Por el rabillo del ojo, Jadaka vio un árbol rojo y negro acechando más adentro en la ciudad, con extrañas hojas que parecían tocar el cielo.
Su palma abierta se disparó hacia afuera y llamas de color óxido estallaron de su mano y prendieron fuego al árbol.
Como esperaba, las raíces alrededor de sus tobillos aflojaron su agarre a medida que las llamas se extendían salvajemente.
—¡No!
—exclamó.
Mirando a su alrededor, Jadaka encontró un elfo oscuro y una mujer bestia en el tejado de un edificio a una milla de distancia.
Inmediatamente, supo que ellas eran las responsables de esta pequeña emboscada sigilosa a la que había sido sometido hace apenas unos momentos.

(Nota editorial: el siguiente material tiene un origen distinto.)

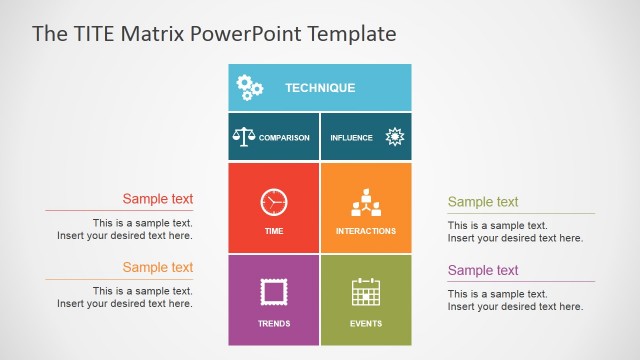 The TITE Matrix PowerPoint Template

TECHNIQUE

COMPARISON

INFLUENCE

TIME

INTERACTIONS

TRENDS

EVENTS

Sample text

This is a sample text. Insert your desired text here.

Sample text

This is a sample text. Insert your desired text here.

Sample text

This is a sample text. Insert your desired text here.

Sample text

This is a sample text. Insert your desired text here.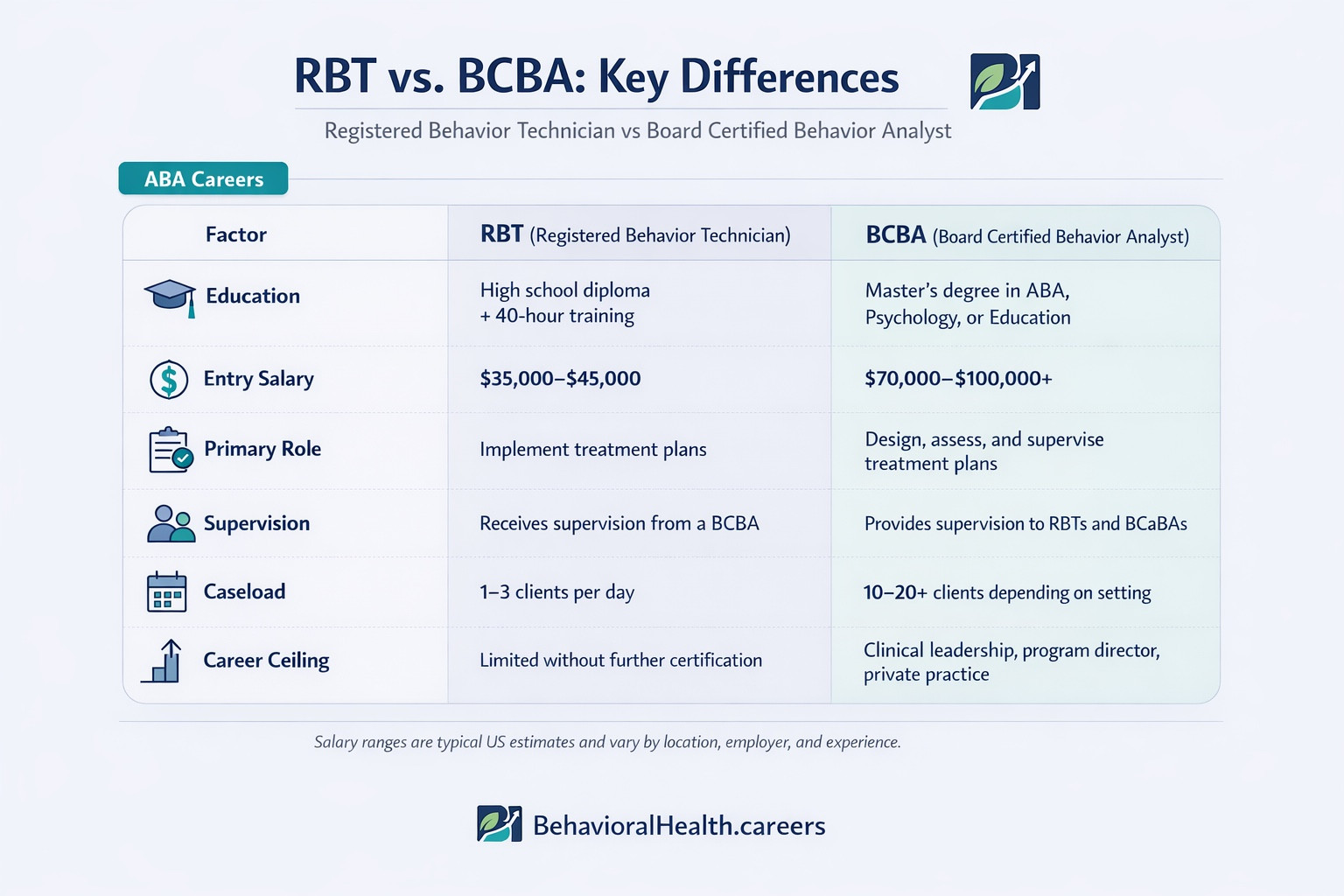 RBT vs. BCBA: Key Differences

Registered Behavior Technician vs Board Certified Behavior Analyst

ABA Careers

| Factor | RBT (Registered Behavior Technician) | BCBA (Board Certified Behavior Analyst) |
|---|---|---|
| Education | High school diploma + 40-hour training | Master's degree in ABA, Psychology, or Education |
| Entry Salary | \$35,000–\$45,000 | \$70,000–\$100,000+ |
| Primary Role | Implement treatment plans | Design, assess, and supervise treatment plans |
| Supervision | Receives supervision from a BCBA | Provides supervision to RBTs and BCaBAs |
| Caseload | 1–3 clients per day | 10–20+ clients depending on setting |
| Career Ceiling | Limited without further certification | Clinical leadership, program director, private practice |

Salary ranges are typical US estimates and vary by location, employer, and experience.

BehavioralHealth.careers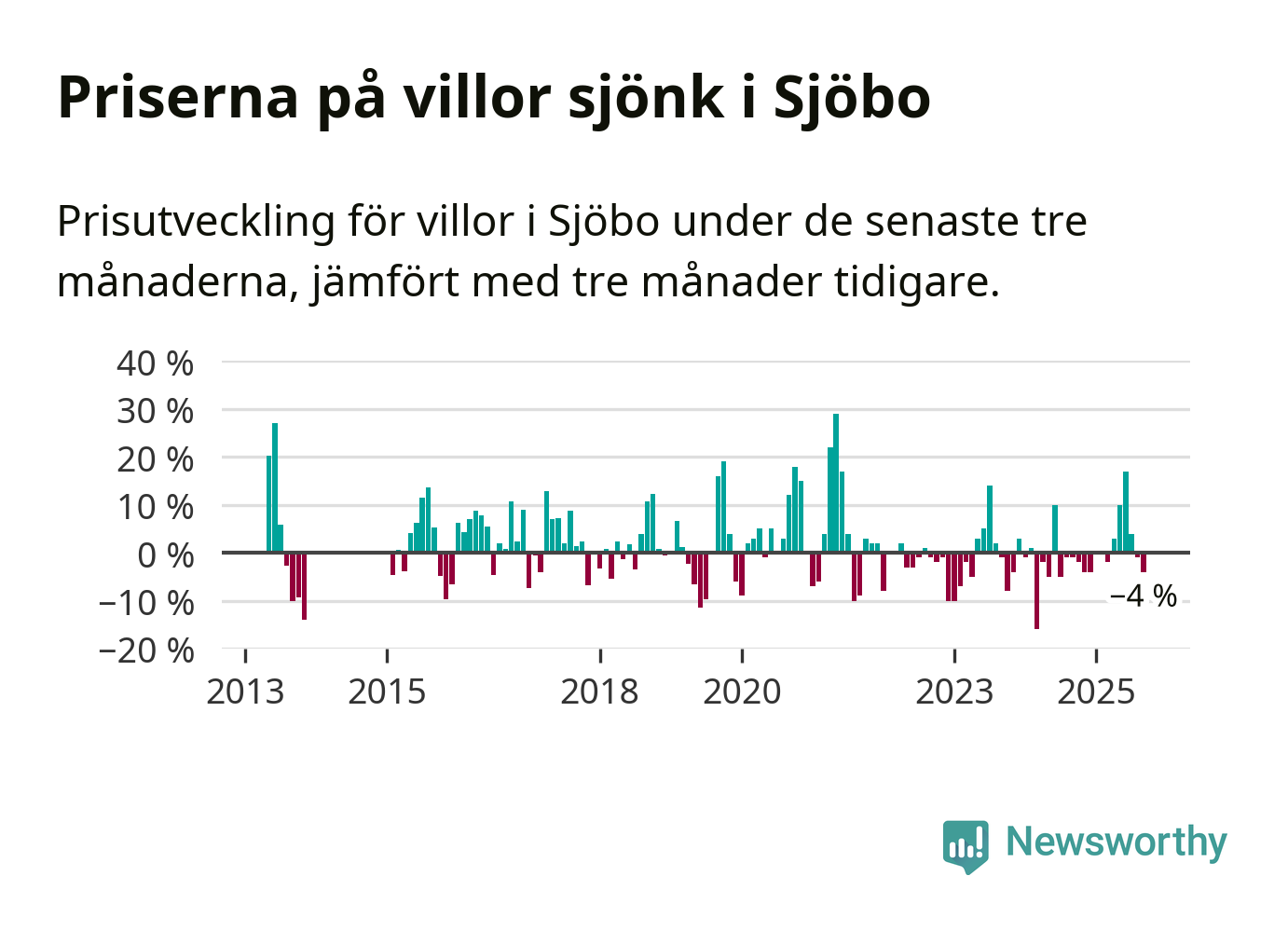 Priserna på villor sjönk i Sjöbo

Prisutveckling för villor i Sjöbo under de senaste tre månaderna, jämfört med tre månader tidigare.

40 %
30 %
20 %
10 %
0 %
−10 %
−20 %
−4 %
2013
2015
2018
2020
2023
2025

Newsworthy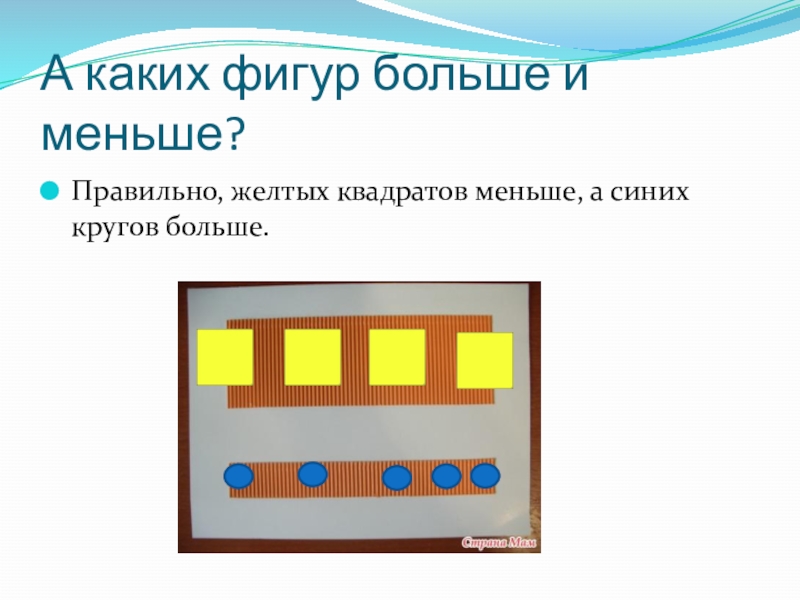 А каких фигур больше и меньше?

Правильно, желтых квадратов меньше, а синих кругов больше.

Страна Мам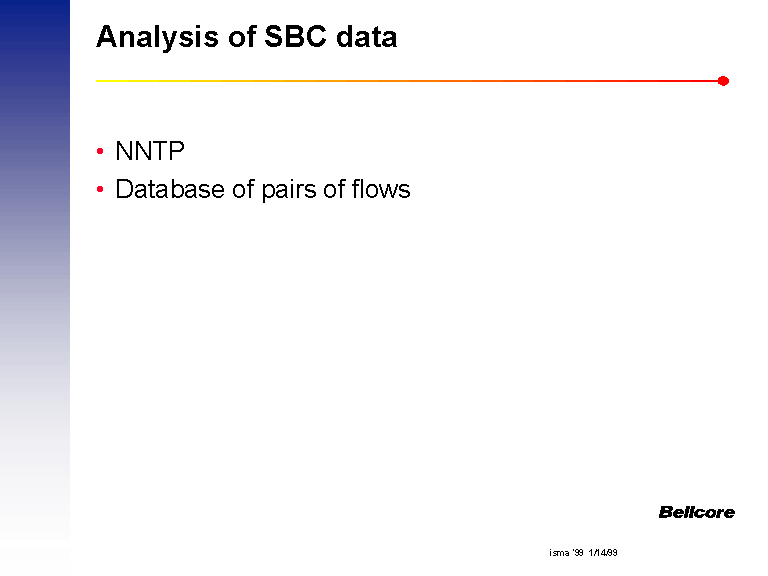 Analysis of SBC data

• NNTP
• Database of pairs of flows

Bellcore

isma '99 1/14/99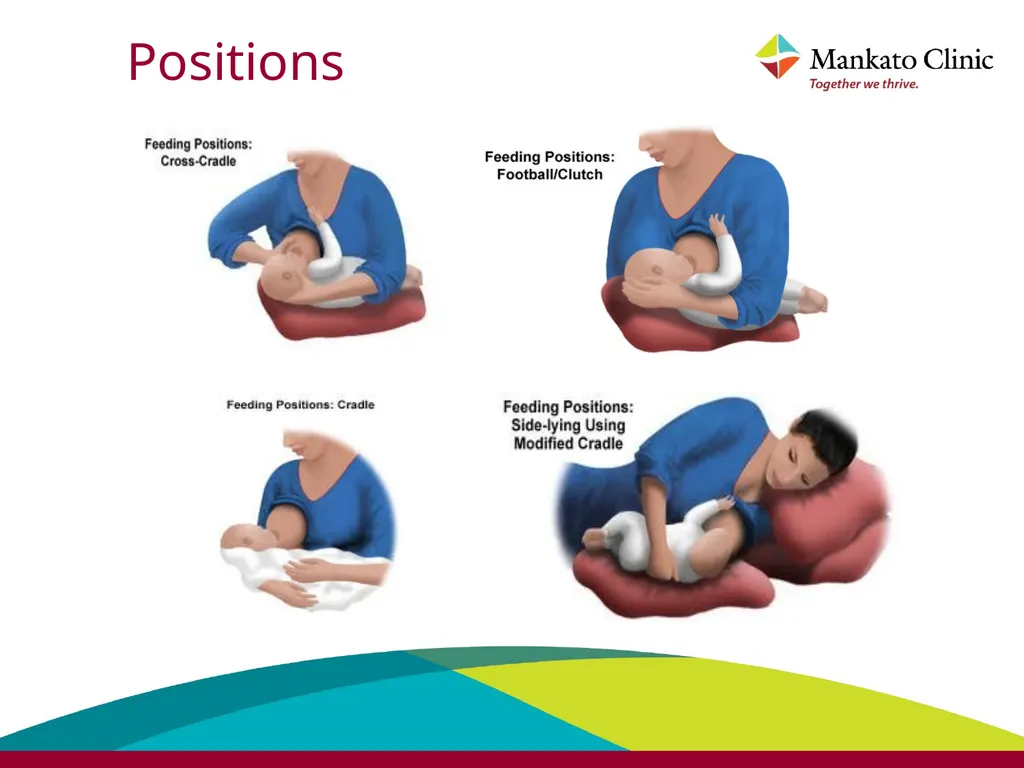 Positions

Mankato Clinic
Together we thrive.

Feeding Positions: Cross-Cradle

Feeding Positions: Football/Clutch

Feeding Positions: Cradle

Feeding Positions: Side-lying Using Modified Cradle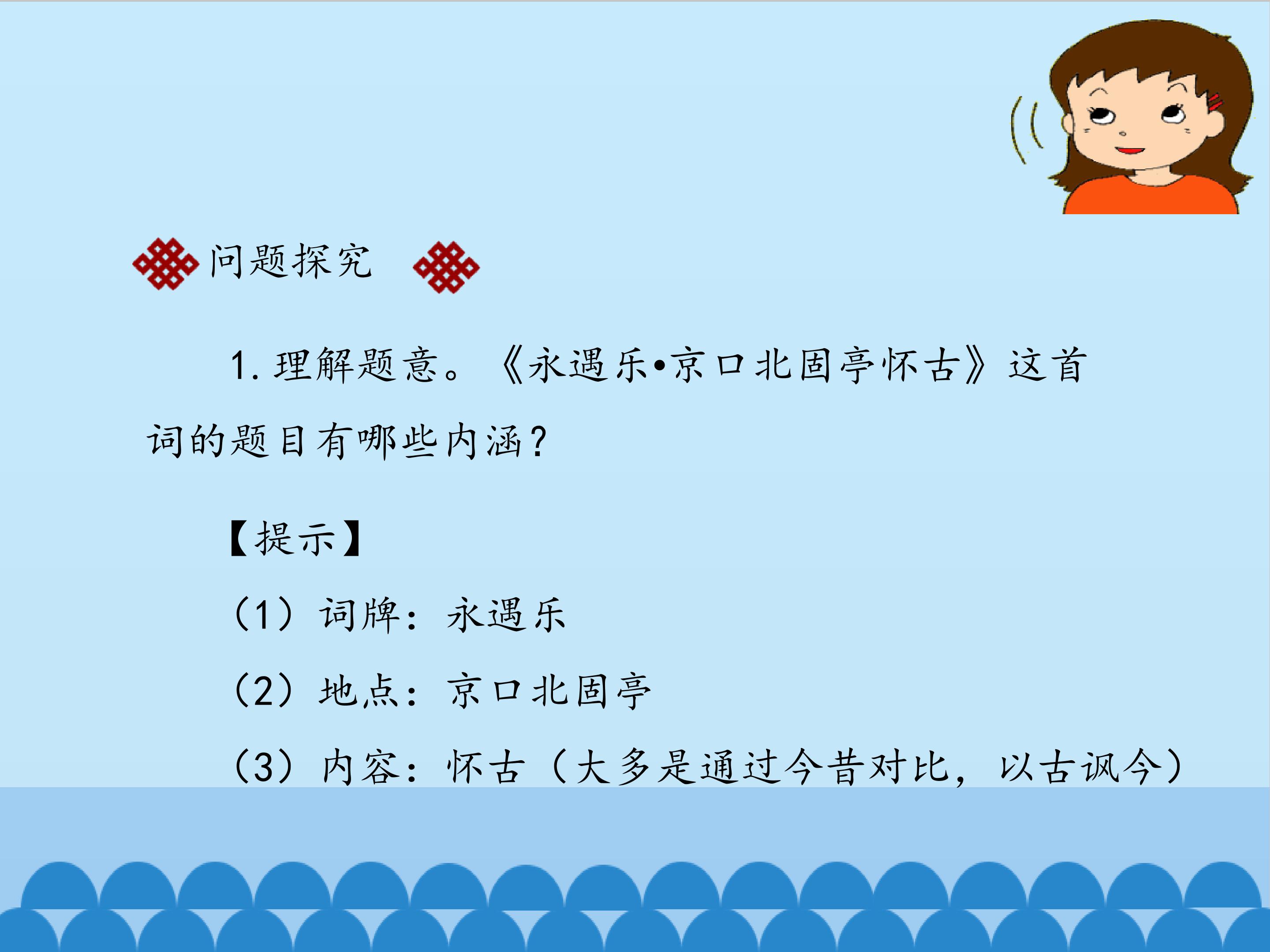 问题探究

1.理解题意。《永遇乐•京口北固亭怀古》这首词的题目有哪些内涵?

【提示】

(1)词牌:永遇乐

(2)地点:京口北固亭

(3)内容:怀古(大多是通过今昔对比,以古讽今)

Finalmente, él forzó una separación con Audrina dándole una fuerte patada en el costado y desplegó sus alas.
Volando hacia el tejado, observó como la piel de la mujer bestia cambiaba a un color negro como el alquitrán, y sus ojos se volvían un naranja ardiente.
Ella abrió su boca lo suficientemente amplia para mostrar sus filas de dientes afilados como cuchillas y emitió un aullido impío que le retumbó los oídos.
Pero lo más extraño fue la abrumadora sensación de peligro que sintió ante esta extraña exhibición.
Sus instintos nunca le habían fallado antes, así que voló en una dirección diferente por puro instinto.
Y mirando hacia atrás a la zona que había evitado, se alegró de haberlo hecho.
En línea recta, toda el área alrededor de él parecía haber sido borrada de la existencia.
No había más edificios destruidos o incluso una carretera, solo una enorme zanja que había sido excavada de repente en medio de la ciudad.
No tenía absolutamente ninguna idea de qué había pasado, pero sabía que tenía que lidiar con las dos molestias en el tejado antes de que le causaran más problemas.
Aterrizando en el tejado, se lanzó con su espada hacia la más molesta con orejas esponjosas de lobo.
Jadaka levantó su espada por encima de su cabeza y ejecutó un tajo descendente dirigido a partir en dos a la mujer.
—¡Bekka!
—gritó Eris.
En el último segundo, Eris tacleó a su hermana sacándola del camino y evitando que saliera lastimada.
Sin embargo, la espada de Jadaka siguió en movimiento, y cortó limpiamente el edificio en el que estaban paradas.
¡BOOOOMM!!
Toda la estructura se derrumbó de inmediato, y Eris se aferró fuertemente a Bekka mientras las dos rodaban hacia un lugar seguro.
Tosiendo profusamente, Eris limpió el polvo de su visión mientras revisaba a su hermana entre sus brazos.
—B-Bekka, ¿estás bien?
—preguntó ansiosa.
El corazón de Eris se hundió hasta sus zapatos cuando Bekka la miró y vio un corte superficial sangrando sobre su ojo izquierdo.
—Sí, estoy bien, hermana.
Gracias por salvarme —respondió Bekka.
—Tu ojo, yo…
oh dioses…
—Eris estaba al borde de llorar en medio de la calle.
Bekka sintió que estaba a punto de perder la compostura muy rápidamente y de inmediato la agarró de los hombros para calmar sus nervios.
—Eris, es solo un rasguño, ¡estoy bien!
Ahora tenemos que concentrarnos en
—Ahí están —interrumpió una voz.
Como un dios de la muerte, Jadaka apareció en el aire sobre las dos con su espada impía descansando en su hombro.
—No más huidas.
Me aburro más de estos juegos infantiles por minutos —dijo con desdén.